Reply by Minister of Trade and Industry R Davies on questions posed in the National Assembly for written reply

Question 642

Mr SJF Marais (DA) to ask the Minister of Trade and Industry:

Whether his department will provide information to farmers in respect of the present Doha World Trade Organisation (WTO) negotiations on any concessions regarding greater market access for exporters of beef, sugar, grapes and oranges; if not, what is the position in this regard; if so, what are the relevant details?

Response:

The Department of Trade and Industry (dti) consults with National Economic Development and Labour Council (Nedlac) on a monthly basis on the Doha Round negotiations. Representatives of the agricultural sector are present during these consultations. In addition, the Department of Agriculture, Forestry and Fisheries consults with the agricultural sector, which includes producers of beef, sugar, grapes and oranges, on all aspects relating to international trade, under the Agricultural Trade Forum (ATF).

Representatives from the dti attend this forum. The ATF meets approximately every six weeks and members are briefed in detail on all bilateral and multilateral trade negotiations, including the WTO Doha negotiations. Negotiation positions are only formulated after in-depth consultations with the relevant stakeholders in the ATF. Through the ATF, producers and exporters of the products in question have been briefed in detail on the expected provisions relating to market access in agriculture.

It should be noted that the Doha negotiations have not yet progressed to a point where there is clarity on the market access opportunities that will emerge at a product level. The designation of which sensitive products will be excluded from tariff reduction obligations has not yet been clarified.
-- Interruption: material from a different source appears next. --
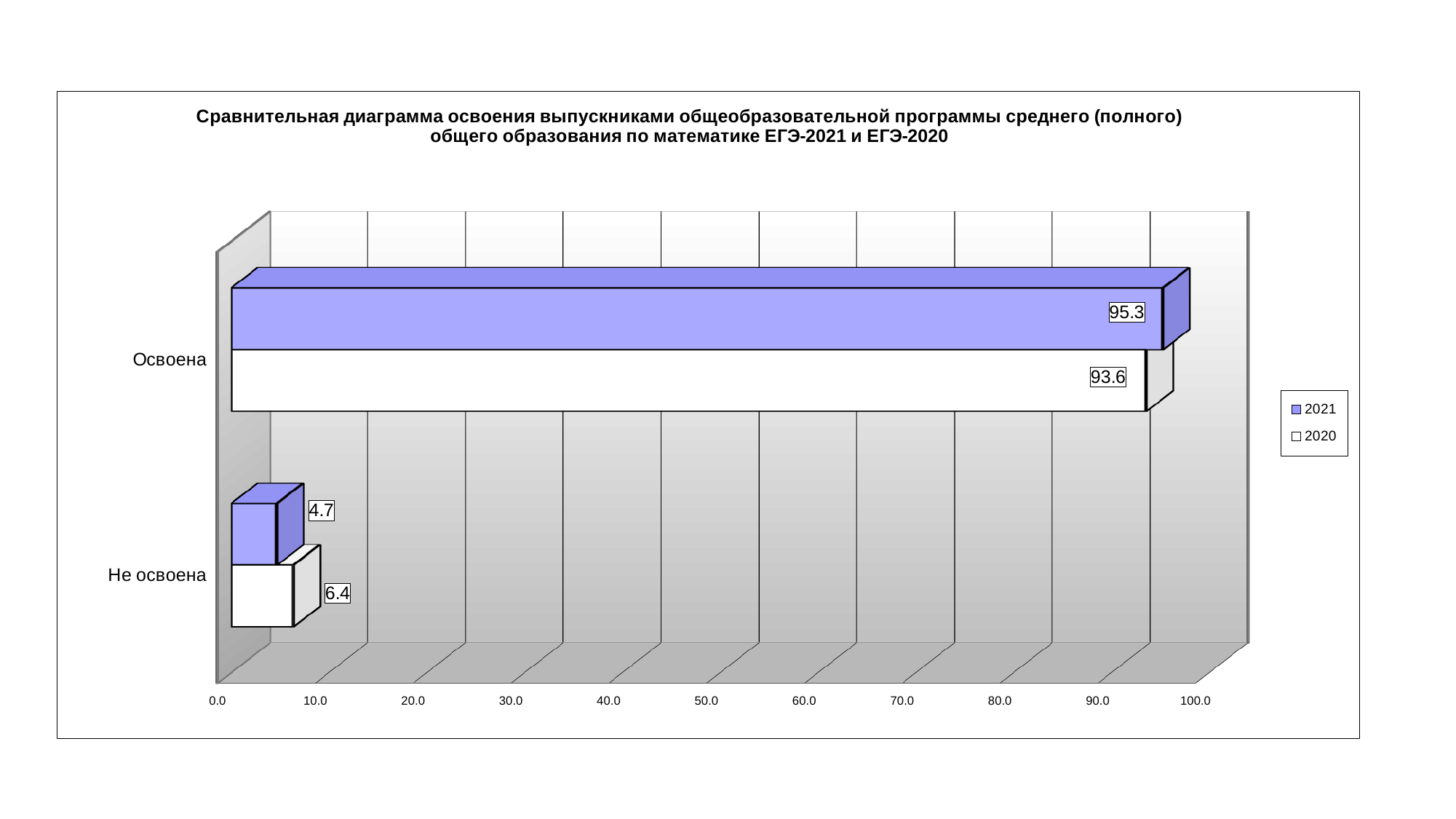
What is the value for 2021 in the "Освоена" category? 95.3 What is the value for 2020 in the "Освоена" category? 93.6 What is the difference between the 2020 and 2021 values in the "Не освоена" category? 1.7 What is the value for 2020 in the "Не освоена" category? 6.4 Which series has the higher value in the "Освоена" category, 2021 or 2020? 2021 What is the value for 2021 in the "Не освоена" category? 4.7 What is the difference between the 2021 and 2020 values in the "Освоена" category? 1.7 Is the 2020 value for "Освоена" greater or less than 90.0? greater Which series has the higher value in the "Не освоена" category, 2021 or 2020? 2020 How many series does the legend list? 2 How many categories are shown on the chart? 2 What kind of chart is shown on the slide? Bar chart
This makes it impossible, at this stage, to predict which agricultural products may enjoy enhanced market access from the Doha Round and which will not.

It should further be noted that a substantial part of South Africa's agriculture exports (more than 60%) enjoy tariff preferences under the range of trade agreements concluded between South Africa and partner countries. We have preferences into the European Union under the Trade Development and Co-operation Agreement (TDCA), the Southern African Development Community under the SADC Trade Protocol, the United States of America (USA) through the African Growth and Opportunity Act (AGOA), the Southern African Customs Union (SACU), and Switzerland, Liechtenstein, Norway and Iceland through the free trade agreement with the European Free Trade Association (EFTA). Agricultural product exports further enjoy preferential market access under various General Scheme of Preferences (GSP) schemes offered by developed countries.

Nevertheless, we anticipate that many agricultural products that are currently excluded from these preferential arrangements will be designated as sensitive products in the Doha Round. This suggests that South African agricultural exporters are unlikely to gain improved market access out of the Doha Round. South African agriculture may however benefit indirectly if the Round is concluded and industrial economies substantially reduce trade distorting support and eliminate the export subsidies they currently provide to their farmers.